Problem
Copy only what runs from the line containing "In the image, does" through the end of the material below, line for line, with both ends included.

================

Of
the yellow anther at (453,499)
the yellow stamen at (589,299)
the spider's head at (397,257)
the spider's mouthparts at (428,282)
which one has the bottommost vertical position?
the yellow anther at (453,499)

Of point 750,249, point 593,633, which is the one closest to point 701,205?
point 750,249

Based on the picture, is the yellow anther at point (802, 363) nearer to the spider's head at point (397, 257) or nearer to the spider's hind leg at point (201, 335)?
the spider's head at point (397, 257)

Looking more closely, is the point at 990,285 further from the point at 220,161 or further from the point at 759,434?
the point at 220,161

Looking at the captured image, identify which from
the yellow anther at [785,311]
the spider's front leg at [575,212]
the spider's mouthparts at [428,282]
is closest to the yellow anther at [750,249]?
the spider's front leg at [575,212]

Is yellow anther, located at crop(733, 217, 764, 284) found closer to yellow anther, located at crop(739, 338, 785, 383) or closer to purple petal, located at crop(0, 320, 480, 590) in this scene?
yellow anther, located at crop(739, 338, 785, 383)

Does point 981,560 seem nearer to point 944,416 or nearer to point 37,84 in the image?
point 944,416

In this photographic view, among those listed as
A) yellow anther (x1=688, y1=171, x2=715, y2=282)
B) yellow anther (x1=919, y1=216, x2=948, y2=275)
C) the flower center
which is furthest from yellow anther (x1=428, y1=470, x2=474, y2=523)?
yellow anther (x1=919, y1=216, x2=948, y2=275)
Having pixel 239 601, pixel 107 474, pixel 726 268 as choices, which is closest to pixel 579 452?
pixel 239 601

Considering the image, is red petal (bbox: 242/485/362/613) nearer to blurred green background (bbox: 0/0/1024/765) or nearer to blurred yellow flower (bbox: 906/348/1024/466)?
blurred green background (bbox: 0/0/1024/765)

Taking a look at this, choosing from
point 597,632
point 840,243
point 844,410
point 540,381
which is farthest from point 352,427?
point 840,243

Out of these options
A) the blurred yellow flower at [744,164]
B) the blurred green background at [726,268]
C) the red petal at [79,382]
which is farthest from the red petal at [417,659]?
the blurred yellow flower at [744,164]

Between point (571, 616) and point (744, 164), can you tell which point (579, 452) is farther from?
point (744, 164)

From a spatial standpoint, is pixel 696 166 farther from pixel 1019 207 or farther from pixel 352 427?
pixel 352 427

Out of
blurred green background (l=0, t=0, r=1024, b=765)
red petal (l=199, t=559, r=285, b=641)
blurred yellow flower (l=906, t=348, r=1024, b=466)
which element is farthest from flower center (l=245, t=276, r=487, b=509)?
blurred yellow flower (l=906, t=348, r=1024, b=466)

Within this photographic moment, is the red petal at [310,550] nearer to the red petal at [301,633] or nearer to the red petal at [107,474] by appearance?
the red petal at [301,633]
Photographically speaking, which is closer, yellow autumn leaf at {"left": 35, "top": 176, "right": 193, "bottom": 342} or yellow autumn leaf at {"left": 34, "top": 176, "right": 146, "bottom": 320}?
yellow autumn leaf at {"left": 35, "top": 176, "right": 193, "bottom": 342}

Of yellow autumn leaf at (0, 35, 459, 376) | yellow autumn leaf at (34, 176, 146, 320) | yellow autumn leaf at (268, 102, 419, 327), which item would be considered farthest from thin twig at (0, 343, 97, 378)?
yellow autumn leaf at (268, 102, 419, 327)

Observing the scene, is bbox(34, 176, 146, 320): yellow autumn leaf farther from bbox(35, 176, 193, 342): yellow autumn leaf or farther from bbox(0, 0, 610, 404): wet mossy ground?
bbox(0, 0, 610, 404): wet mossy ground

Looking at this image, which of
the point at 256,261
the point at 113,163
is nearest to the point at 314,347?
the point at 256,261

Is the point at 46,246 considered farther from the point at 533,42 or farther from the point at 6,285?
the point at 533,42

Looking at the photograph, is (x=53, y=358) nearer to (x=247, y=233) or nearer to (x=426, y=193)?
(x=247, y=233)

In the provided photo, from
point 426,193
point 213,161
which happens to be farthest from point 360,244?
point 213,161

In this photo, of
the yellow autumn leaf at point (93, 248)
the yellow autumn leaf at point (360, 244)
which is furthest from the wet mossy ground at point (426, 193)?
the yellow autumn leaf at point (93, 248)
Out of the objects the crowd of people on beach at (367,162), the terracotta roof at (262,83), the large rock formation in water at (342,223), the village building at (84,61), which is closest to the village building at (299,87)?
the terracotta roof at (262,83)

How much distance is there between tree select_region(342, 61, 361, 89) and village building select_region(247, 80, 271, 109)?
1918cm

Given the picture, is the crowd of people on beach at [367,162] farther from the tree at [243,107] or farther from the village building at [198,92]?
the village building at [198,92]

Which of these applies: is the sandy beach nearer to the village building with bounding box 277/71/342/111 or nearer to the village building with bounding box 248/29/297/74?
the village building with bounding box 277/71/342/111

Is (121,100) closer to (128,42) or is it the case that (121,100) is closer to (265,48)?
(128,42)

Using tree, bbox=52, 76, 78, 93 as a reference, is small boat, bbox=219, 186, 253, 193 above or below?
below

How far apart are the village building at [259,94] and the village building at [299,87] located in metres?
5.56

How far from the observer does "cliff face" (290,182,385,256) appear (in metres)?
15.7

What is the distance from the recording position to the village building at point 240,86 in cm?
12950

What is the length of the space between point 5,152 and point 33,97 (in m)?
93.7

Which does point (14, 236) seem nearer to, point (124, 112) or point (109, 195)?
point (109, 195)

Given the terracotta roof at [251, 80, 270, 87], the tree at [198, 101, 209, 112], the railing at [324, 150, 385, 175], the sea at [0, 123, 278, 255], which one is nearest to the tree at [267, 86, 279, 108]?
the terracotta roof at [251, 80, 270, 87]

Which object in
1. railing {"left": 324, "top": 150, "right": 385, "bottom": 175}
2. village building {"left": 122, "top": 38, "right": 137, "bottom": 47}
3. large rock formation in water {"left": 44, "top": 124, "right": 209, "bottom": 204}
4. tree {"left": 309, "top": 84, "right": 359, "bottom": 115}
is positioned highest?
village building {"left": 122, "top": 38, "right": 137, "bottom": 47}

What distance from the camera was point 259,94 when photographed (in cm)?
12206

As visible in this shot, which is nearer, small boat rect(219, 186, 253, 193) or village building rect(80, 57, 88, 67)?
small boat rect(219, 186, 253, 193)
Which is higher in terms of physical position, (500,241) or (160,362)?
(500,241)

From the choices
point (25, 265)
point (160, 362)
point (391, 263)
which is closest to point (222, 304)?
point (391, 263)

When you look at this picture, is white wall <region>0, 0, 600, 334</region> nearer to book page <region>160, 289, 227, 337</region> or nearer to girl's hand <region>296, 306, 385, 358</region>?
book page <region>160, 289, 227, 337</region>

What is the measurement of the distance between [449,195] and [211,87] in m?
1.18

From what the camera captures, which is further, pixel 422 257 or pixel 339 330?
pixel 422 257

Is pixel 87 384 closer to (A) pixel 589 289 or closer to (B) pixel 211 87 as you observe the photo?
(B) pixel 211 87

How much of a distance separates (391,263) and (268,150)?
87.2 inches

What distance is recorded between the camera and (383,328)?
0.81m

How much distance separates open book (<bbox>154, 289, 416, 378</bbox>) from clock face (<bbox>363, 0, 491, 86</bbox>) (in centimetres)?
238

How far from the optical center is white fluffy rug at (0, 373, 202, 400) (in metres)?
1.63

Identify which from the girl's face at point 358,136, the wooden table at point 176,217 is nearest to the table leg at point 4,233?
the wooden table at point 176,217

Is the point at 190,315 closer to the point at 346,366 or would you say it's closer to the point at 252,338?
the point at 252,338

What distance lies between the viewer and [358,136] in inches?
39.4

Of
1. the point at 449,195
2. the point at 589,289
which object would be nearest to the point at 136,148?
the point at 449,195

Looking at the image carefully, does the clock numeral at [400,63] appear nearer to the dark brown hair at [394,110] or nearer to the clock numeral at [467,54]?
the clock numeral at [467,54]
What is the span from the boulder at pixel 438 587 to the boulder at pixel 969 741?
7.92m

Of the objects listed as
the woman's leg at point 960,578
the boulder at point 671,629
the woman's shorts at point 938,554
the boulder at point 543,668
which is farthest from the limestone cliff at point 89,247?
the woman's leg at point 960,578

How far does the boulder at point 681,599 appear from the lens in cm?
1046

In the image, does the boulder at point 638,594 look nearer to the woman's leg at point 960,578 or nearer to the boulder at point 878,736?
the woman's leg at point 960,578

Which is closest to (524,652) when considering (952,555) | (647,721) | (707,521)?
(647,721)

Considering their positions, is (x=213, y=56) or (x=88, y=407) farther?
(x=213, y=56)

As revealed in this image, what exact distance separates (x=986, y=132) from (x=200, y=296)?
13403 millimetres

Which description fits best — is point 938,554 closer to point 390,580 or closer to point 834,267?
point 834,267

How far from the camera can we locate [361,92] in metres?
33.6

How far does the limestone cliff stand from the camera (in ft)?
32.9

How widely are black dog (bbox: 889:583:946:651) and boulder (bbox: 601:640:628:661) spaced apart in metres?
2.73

================

Response for this exercise
In the image, does the boulder at point 638,594 look nearer to the woman's leg at point 960,578 or nearer to the boulder at point 878,736?
the woman's leg at point 960,578

Which is closest to (524,652) when considering (952,555) | (647,721) | (707,521)?
(647,721)

Considering their positions, is (x=213, y=56) or (x=88, y=407) farther?
(x=213, y=56)

As revealed in this image, what exact distance separates (x=986, y=132) from (x=200, y=296)?
13403 millimetres

Which description fits best — is point 938,554 closer to point 390,580 or closer to point 834,267?
point 834,267

How far from the camera can we locate [361,92] in metres?
33.6

How far does the limestone cliff stand from the camera (in ft)?
32.9

How widely are black dog (bbox: 889:583:946:651) and boulder (bbox: 601:640:628:661) spaced apart in metres?
2.73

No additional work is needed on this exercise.